Burness maintained much was happening. He cited a hospital chapel that would remain open 24 hours per day-but whoops, we discovered it's open 24 hours every day. Burness also pointed to a ceremony in a Duke Hospital courtyard-but whoops, his own staff assigned this event no importance, no news release nor photograph, no listing in the online calendar. Asked to name the five highest University officials in attendance, Burness was not embarrassed at all to move silently to the next question.

More often than releasing mis-information, the Brodhead administration has simply clammed up, dismantling effective involvement in the affairs of the University.

-In his most important speech-a partial apology for disgraceful mishandling of the lacrosse hoax-Brodhead promised to convene a conference of universities to learn how Duke might be fairer and more honest with students facing criminal charges. Did this ever occur? Burness curtly replied no comment.

What a spectacle: The president of this university makes a public promise and columnists for the campus newspaper are unable to find out if he kept it!

-We've written Brodhead and his staff for more than two years about donors who specified that their endowments could only be used to benefit white people. Understand, please, that these donors had malice in their hearts and are unlike those of good will who restrict contributions so minorities can advance. Finally Duke took action, suing two donors to change the terms.

We should be proud of the Brodhead administration for this, but we cannot find the lawsuits and Burness would not tell us what court or even what state to search. He refused to furnish us with public documents from the litigation. Nor would he reveal if these two bigots are the full extent of the problem.
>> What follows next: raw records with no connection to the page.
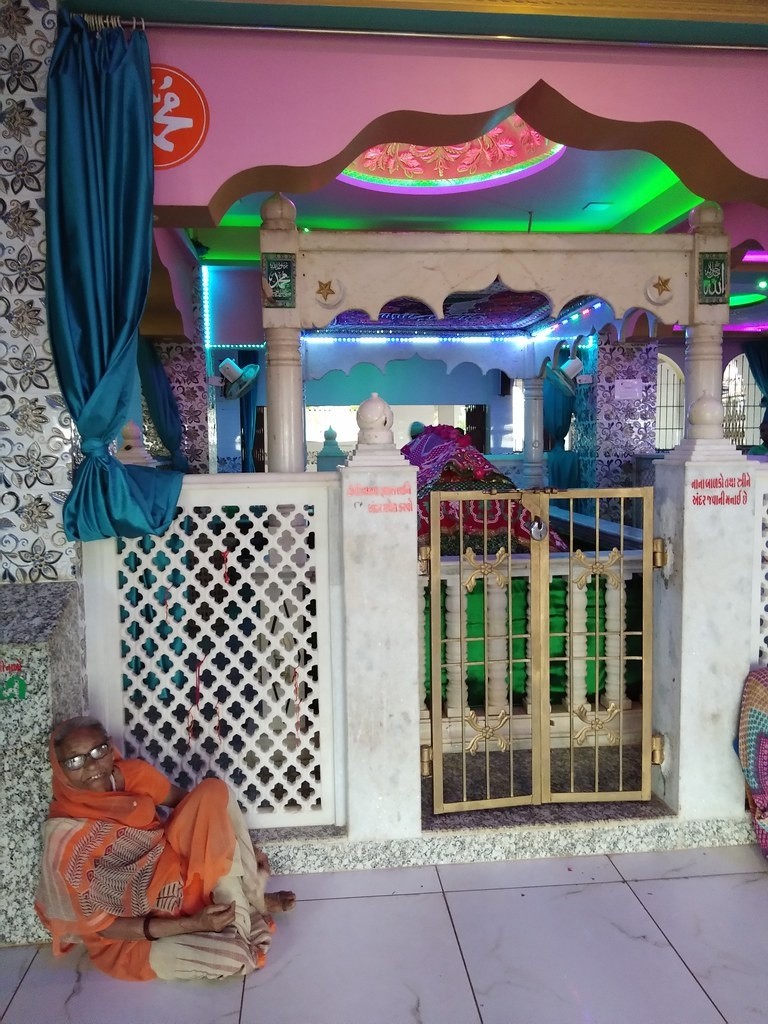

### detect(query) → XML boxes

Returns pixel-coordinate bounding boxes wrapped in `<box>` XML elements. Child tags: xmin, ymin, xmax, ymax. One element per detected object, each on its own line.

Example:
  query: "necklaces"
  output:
<box><xmin>109</xmin><ymin>774</ymin><xmax>118</xmax><ymax>792</ymax></box>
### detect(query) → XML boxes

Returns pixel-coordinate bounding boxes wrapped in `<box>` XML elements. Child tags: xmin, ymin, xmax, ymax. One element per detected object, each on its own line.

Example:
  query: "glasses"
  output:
<box><xmin>59</xmin><ymin>740</ymin><xmax>112</xmax><ymax>771</ymax></box>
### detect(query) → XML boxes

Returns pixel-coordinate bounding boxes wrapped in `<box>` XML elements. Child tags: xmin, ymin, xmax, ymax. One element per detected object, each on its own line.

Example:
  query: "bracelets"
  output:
<box><xmin>143</xmin><ymin>915</ymin><xmax>160</xmax><ymax>941</ymax></box>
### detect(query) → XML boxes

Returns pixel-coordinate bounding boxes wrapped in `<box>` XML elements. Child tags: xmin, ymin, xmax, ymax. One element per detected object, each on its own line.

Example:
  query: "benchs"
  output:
<box><xmin>549</xmin><ymin>505</ymin><xmax>643</xmax><ymax>550</ymax></box>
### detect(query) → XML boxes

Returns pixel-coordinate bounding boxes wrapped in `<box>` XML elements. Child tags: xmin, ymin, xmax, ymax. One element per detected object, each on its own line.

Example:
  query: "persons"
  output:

-The veterans' memorial wall, designed to pay tribute to students who gave their lives for our country, has not been updated in more than half a century. We've asked for ten months how many sons of Duke who fell in Korea, Vietnam, Kuwait, Afghanistan and Iraq are not honored.

What a spectacle: We can't find out how many of our classmates paid the supreme sacrifice-because administrators know we will impale them with this documentation of their neglect.

In a larger sense, Brodhead did not deny us an interview. He denied it to you, our readers.

We believe you need a spectrum of information if you are to fulfill your responsibility as engaged students, faculty and alumni caring about and caring for Duke. We believe a university should be studied and scrutinized like any other institution in society. We believe in openness for its own sake. And we concur with the Supreme Court justice who wrote that sunlight disinfects.

Mr. Brodhead, be assured we'll knock on your door again, with dwindling hopes that in your fifth year we will see you burst from your cocoon, finally the colorful, consistent, courageous, accountable leader we expected.

Kristin Butler, Trinity '08, and Ed Rickards, Trinity '63 and Law '66, are both Duke alumni. Their column runs every Monday.